This modern classic and New York Times best seller was a finalist for both the 1990 Pulitzer Prize and National Book Critics Circle Award and has become a staple of American classrooms. Hailed by The New York Times as "a marvel of storytelling", The Things They Carried’s portrayal of the boots-on-the-ground experience of soldiers in the Vietnam War is a landmark in war writing. Now, three-time Emmy Award winner Bryan Cranston, star of the hit TV series Breaking Bad, delivers an electrifying performance that walks the book’s hallucinatory line between reality and fiction and highlights the emotional power of the spoken word.
The soldiers in this collection of stories carried M-16 rifles, M-60 machine guns, and M-79 grenade launchers. They carried plastic explosives, hand grenades, flak jackets, and landmines. But they also carried letters from home, illustrated Bibles, and pictures of their loved ones. Some of them carried extra food or comic books or drugs. Every man carried what he needed to survive, and those who did carried their shattering stories away from the jungle and back to a nation that would never understand.

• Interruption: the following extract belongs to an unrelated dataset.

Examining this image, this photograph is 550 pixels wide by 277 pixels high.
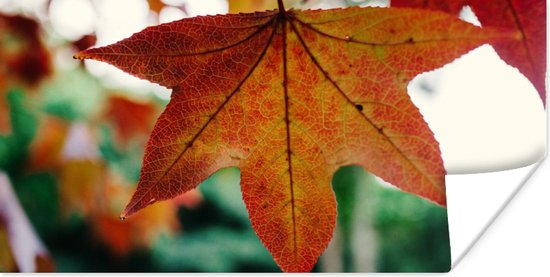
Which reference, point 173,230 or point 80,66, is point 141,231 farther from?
point 80,66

This audiobook also includes an exclusive recording “The Vietnam in Me,” a recount of the author’s trip back to Vietnam in 1994, revisiting his experience there as a soldier 25 years before, read by Tim O’Brien himself.
The Things They Carried was produced by Audible Studios in partnership with Playtone, the celebrated film and television production company founded by Tom Hanks and Gary Goetzman, and producer of the award-winning series Band of Brothers, John Adams, and The Pacific, as well as the HBO movie Game Change.
For more from Audible and Playtone, click here.
©1990 Tim O'Brien (P)2013 Audible, Inc.
"Cranston may be the most charismatic embodiment of moral ambiguity we currently possess. There was always something comforting as well as menacing in Walter White's voice, and Cranston attacks O'Brien's sober, sinewy prose with slightly scary authority.... [I]f you were a binge-watcher of Breaking Bad it will be no big deal to spend six hours in his company here." (The New York Times Book Review)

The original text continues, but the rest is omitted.